Inline modal writes cluster names/descriptions to DB and per-image .annotation.json files; user annotations never overwritten by nightly jobs. Works from clusters or similarity hits to avoid one-by-one tagging.

Finder Hooks

“Open in Finder” buttons launch local paths for fast triage, paired with similarity search buttons on every card.

Pipelines & Jobs

Nightly maintenance discovers optimal K (elbow) from 10–100, deletes stale kmeans_* clusters, and preserves user-named sets.

# Nightly clustering (simplified)
embeddings = db.fetch_all_image_vectors()
k = auto_detect_k(embeddings, min_k=10, max_k=100, step=10)
clusters = kmeans(embeddings, k)
persist_system_clusters(clusters)           # replace kmeans_* only
preserve_user_clusters()                    # never touch custom names

Ingestion scripts (e.g., organize_facebook_images.py, restore_orphaned_images.py) keep the corpus clean, while face_embeddings support future face-aware filtering.

Ingestion jobs keep the corpus clean (social imports, curated photos, reprocessing), while face embeddings support future face-aware filtering.

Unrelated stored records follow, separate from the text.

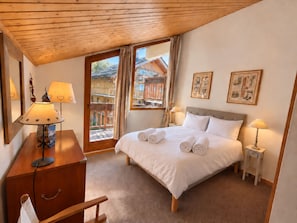 Ein Schlafzimmer mit Holzboden, einem Bett mit weißen Leinen, zwei Nachttischlampen, einer Holzkommode und einem Fenster mit Blick auf ein Holzhaus.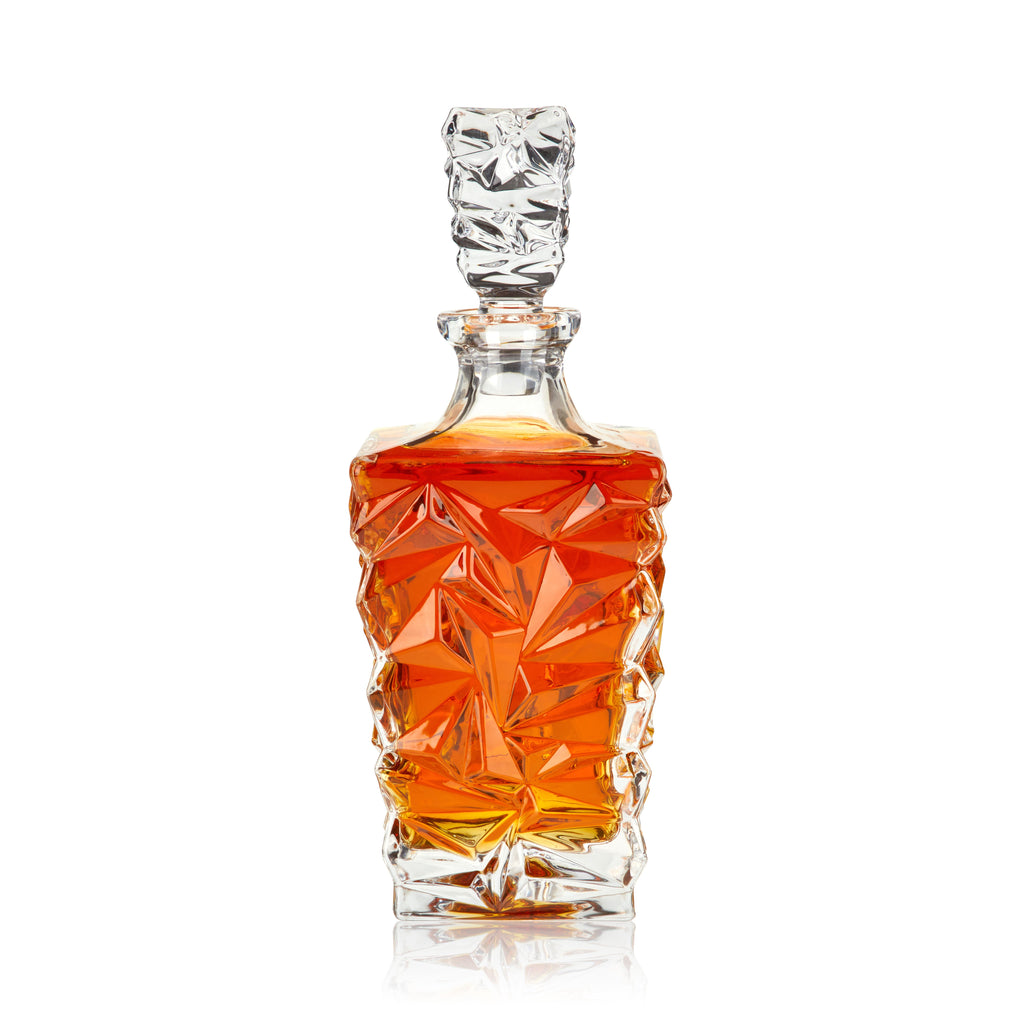 Decorative glass decanter with geometric design on a white background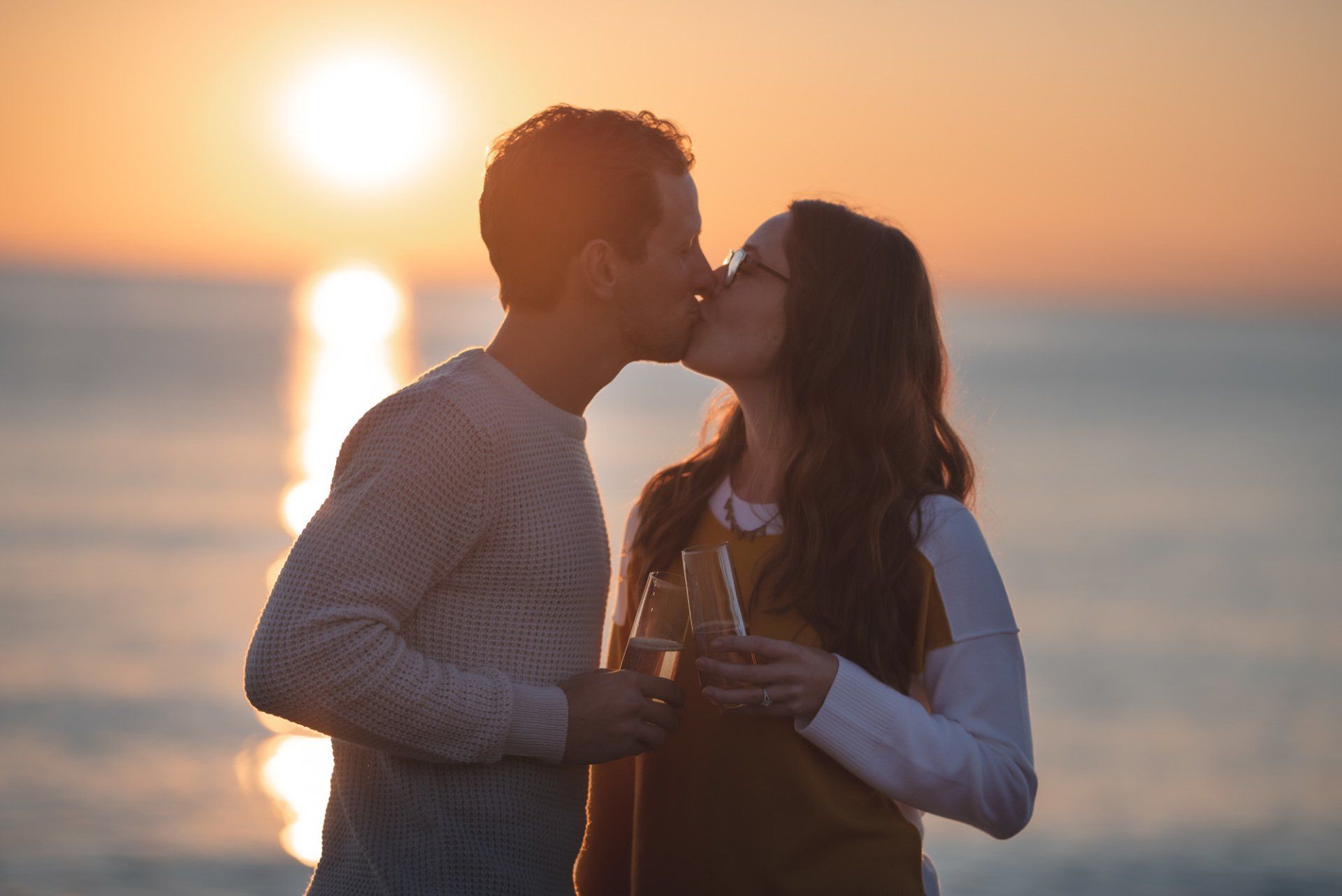 A man and a woman are kissing on the beach at sunset.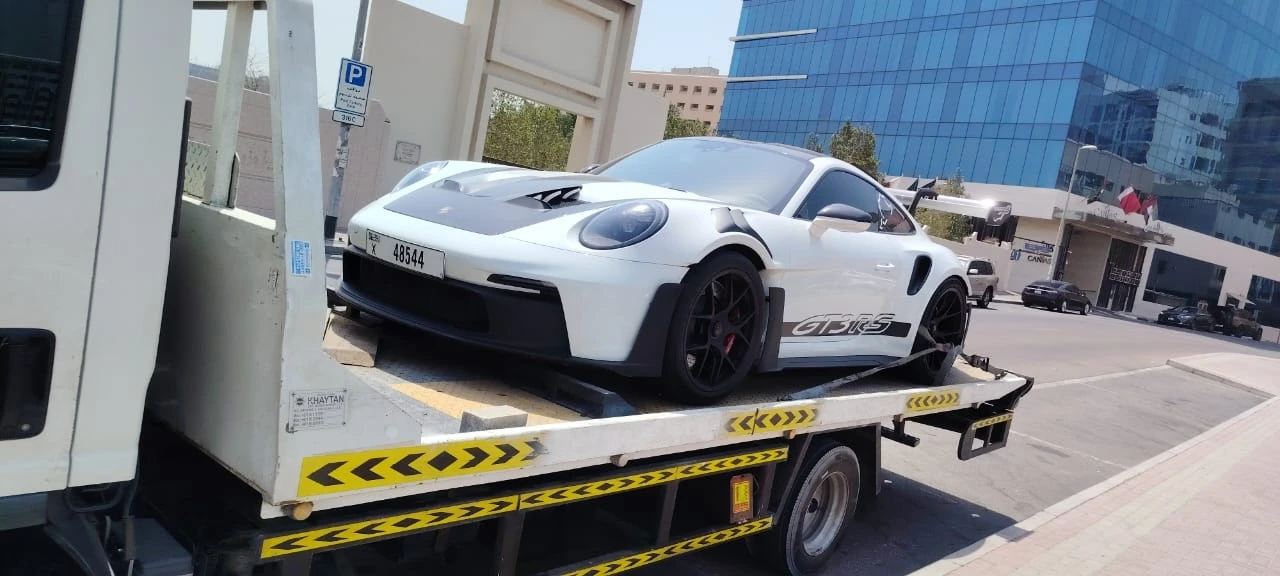 White sports car on a recovery truck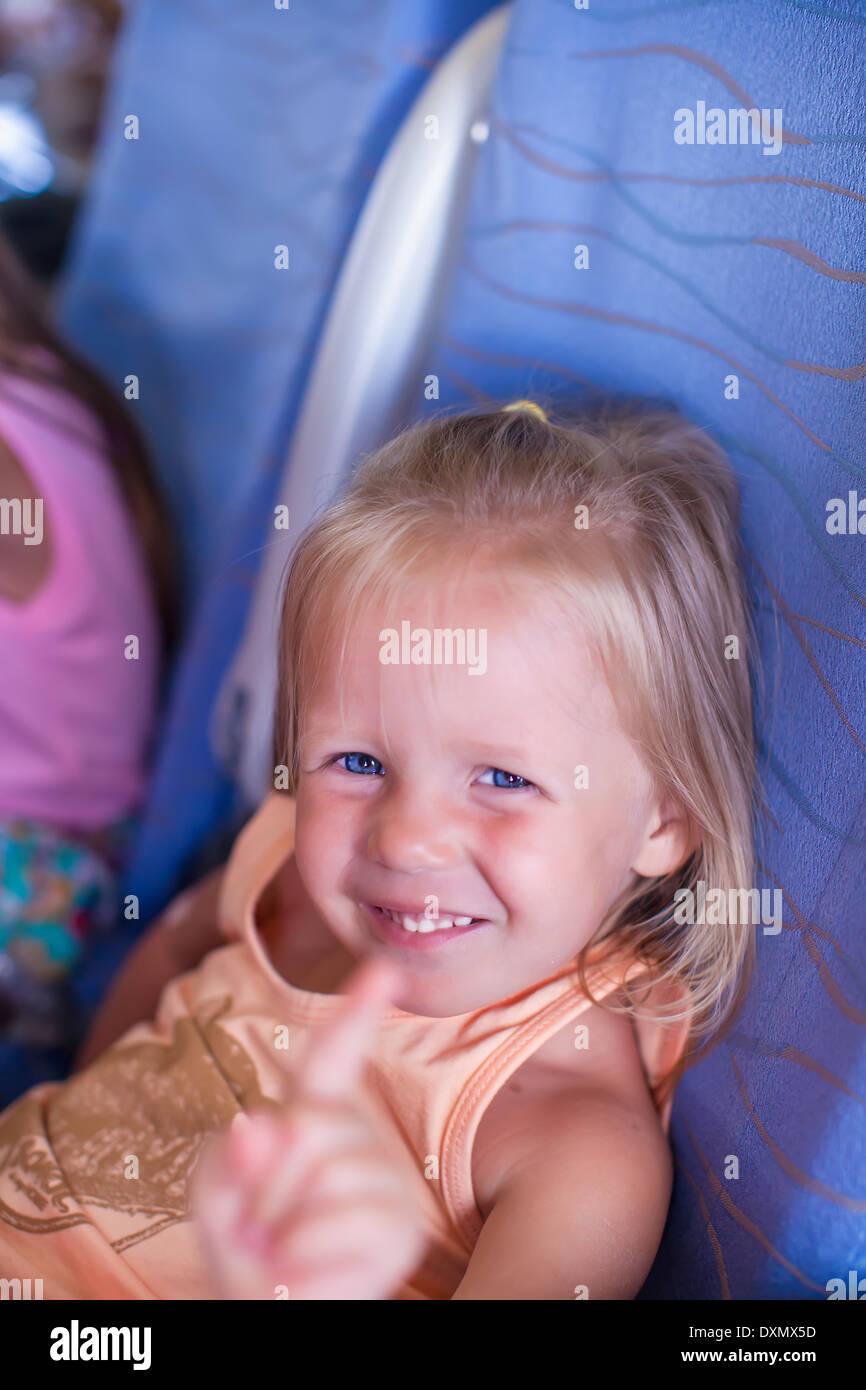 Little smiling happy girl in the airplane Stock Photo - Alamy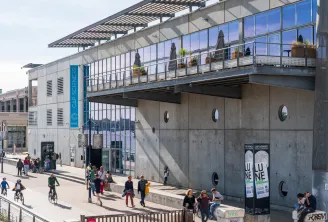 Modern facade of Cap Sciences in Bordeaux featuring large glass windows, green terrace, and busy public square with visitors and cyclists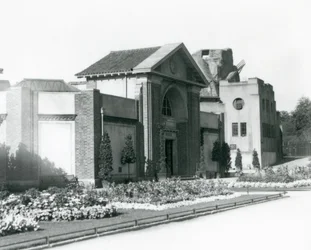 The Reptile House at London Zoo in 1928 with formal flower beds along the paths to the entrance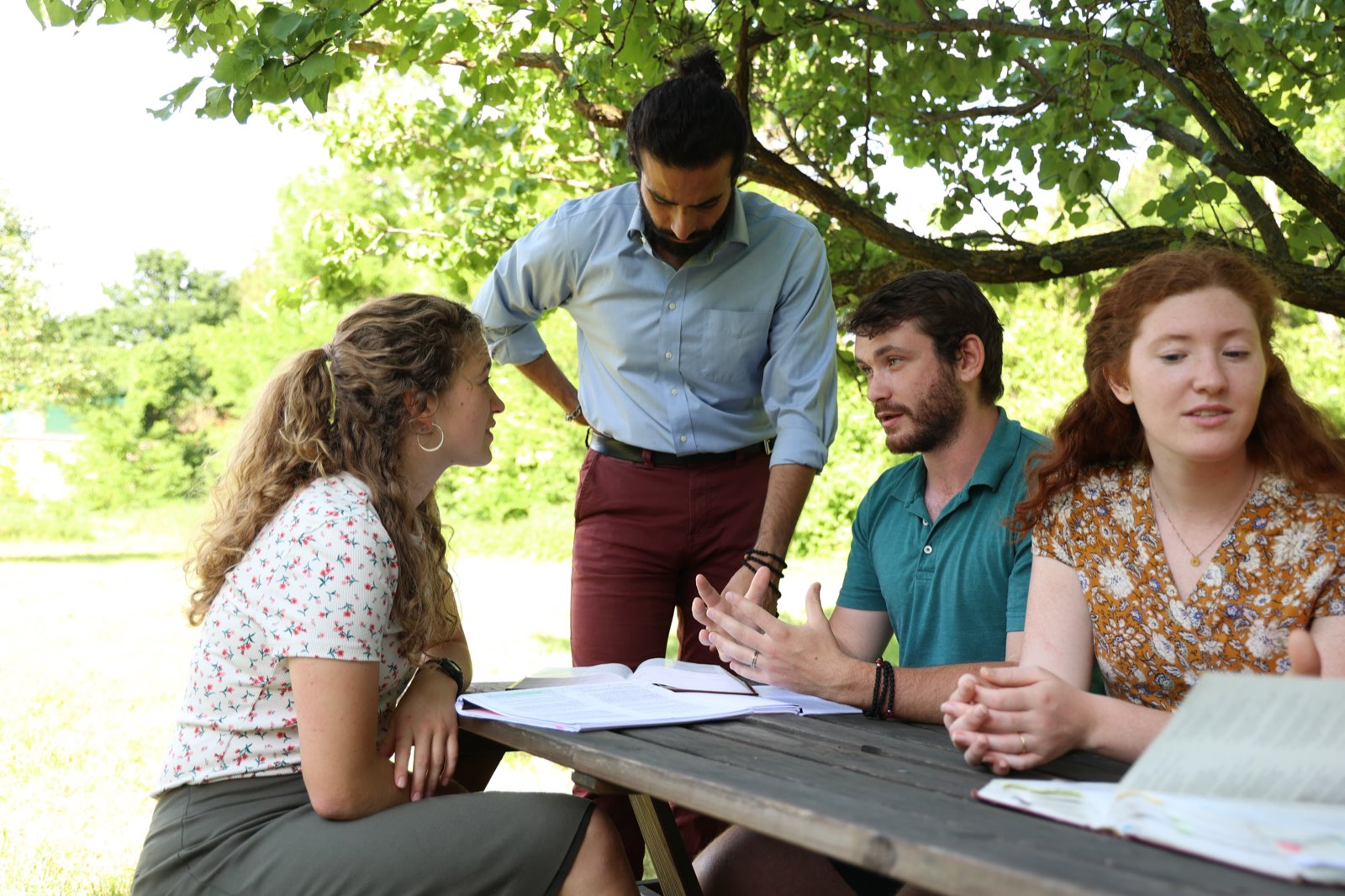 Students and a professor in lively discussion around a picnic table with open books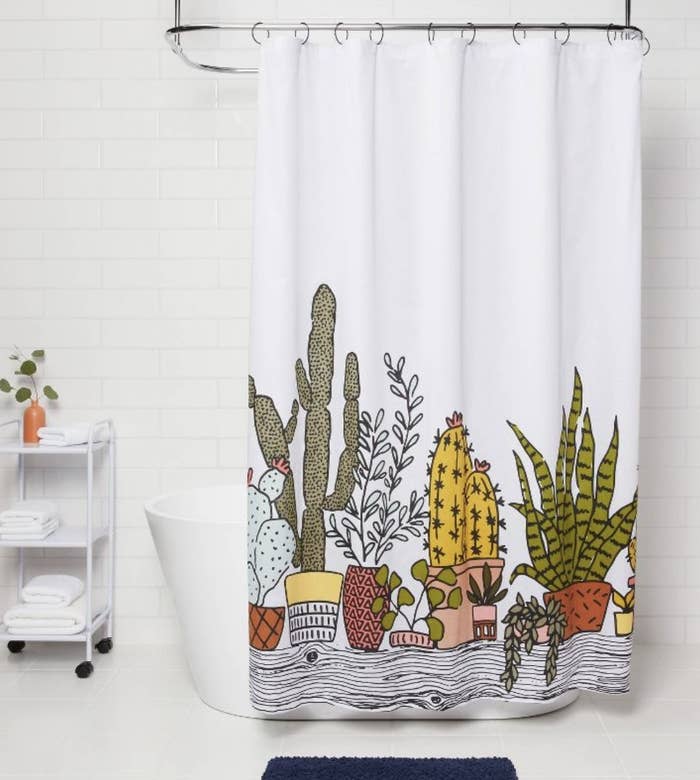 A white shower curtain with illustrations of succulents on it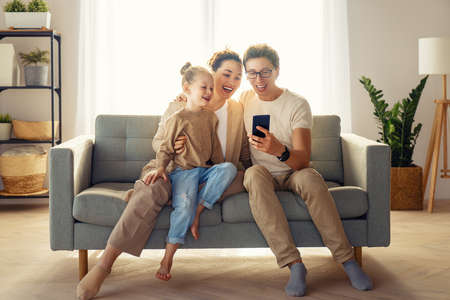 Happy loving family. Young mother, father and daughter using phone. Funny mom, dad and lovely child are having fun staying at home.の写真素材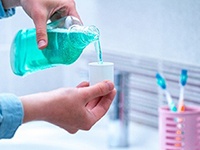 person pouring mouthwash into a small cup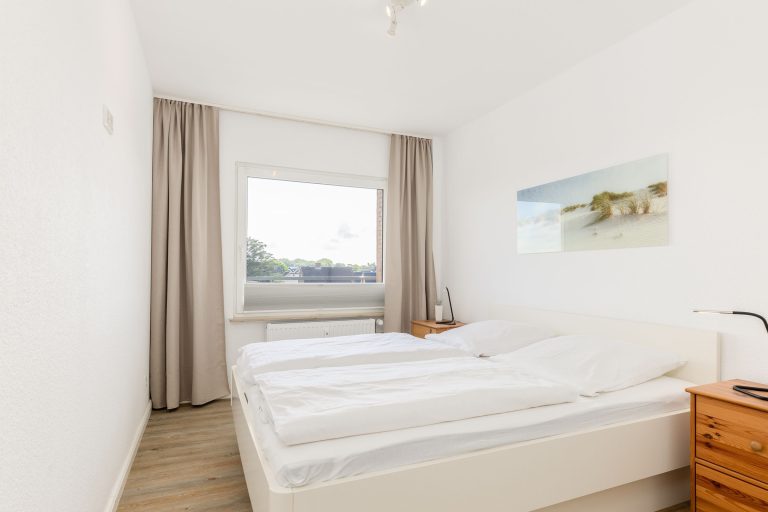 Schlafzimmer einer Ferienwohnung auf Sylt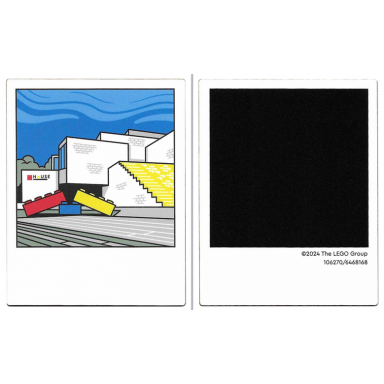 white plastic polaroid photo with white lego house building with red yellow and blue bricks and black square on back pattern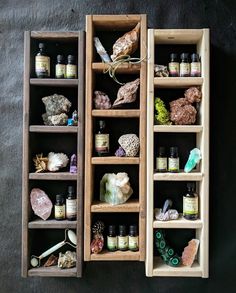 two wooden shelves filled with different types of rocks and other items on display next to each other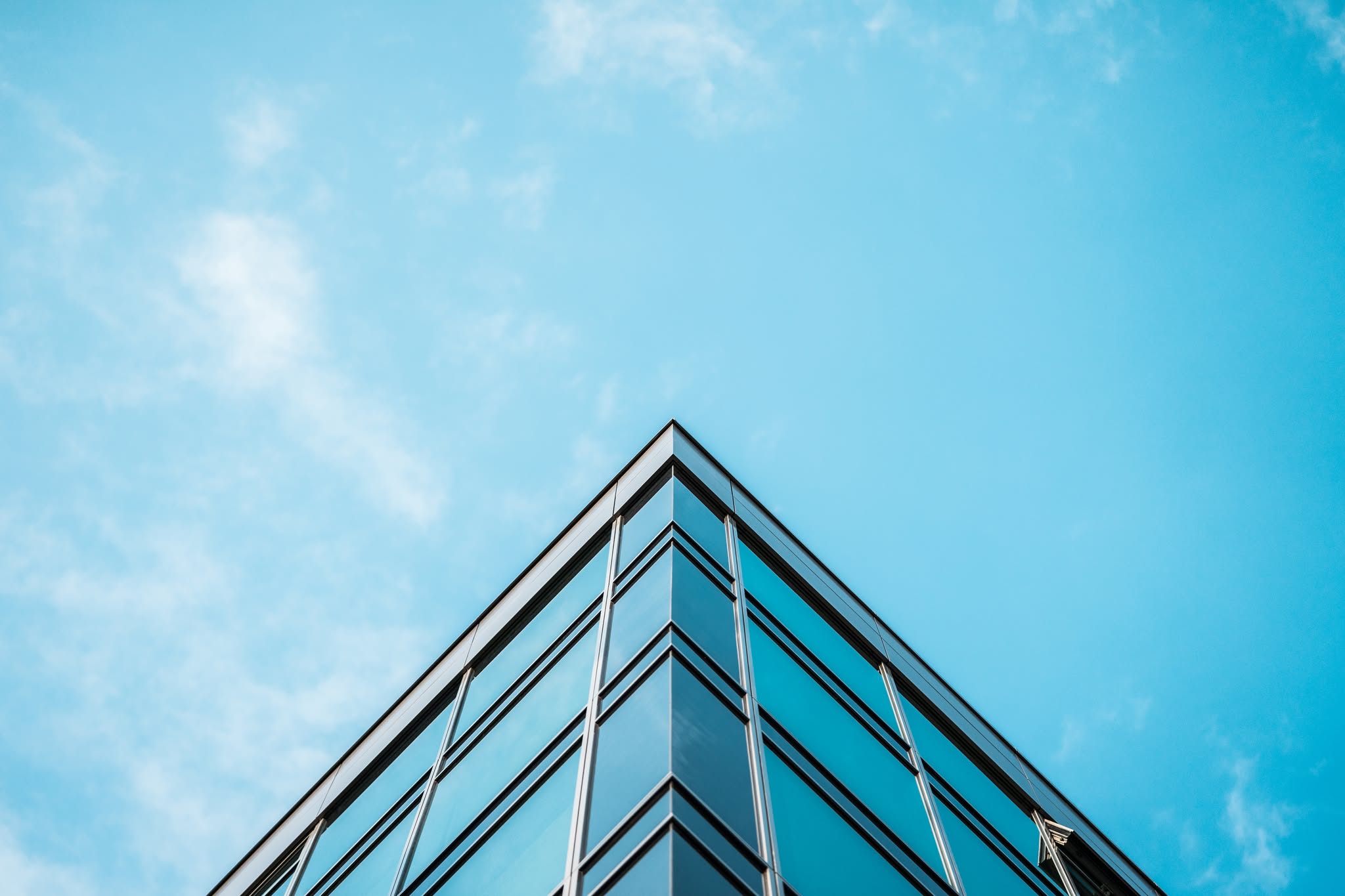 Glass office building facade against blue sky, modern civil engineering architecture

Built with natural-language coding: created by speaking English through Wispr Flow into agentic CLIs (Droid, Claude Code, Codex, Gemini CLI)—same pattern used for Toast apps, AI-Dad, and AI-Steve.

API Surface

GET /image-explorer – authenticated UI.
GET /api/images/gallery – paginated gallery with keyword filter (content ILIKE on vision docs).
POST /api/images/similar – upload/path-based similarity search with threshold and top_k.
GET /api/images/clusters – cluster metadata with sample images and descriptions.

Ops & Safeguards

Runs inside authenticated sessions with shared rate limits.
IP allow/deny lists reused from the main app to blunt bot traffic.
Dedicated similarity logging for troubleshooting and audits.
Vector type registration on pooled connections to keep queries stable.
Query image inclusion rule prevents “0 results” UX regressions.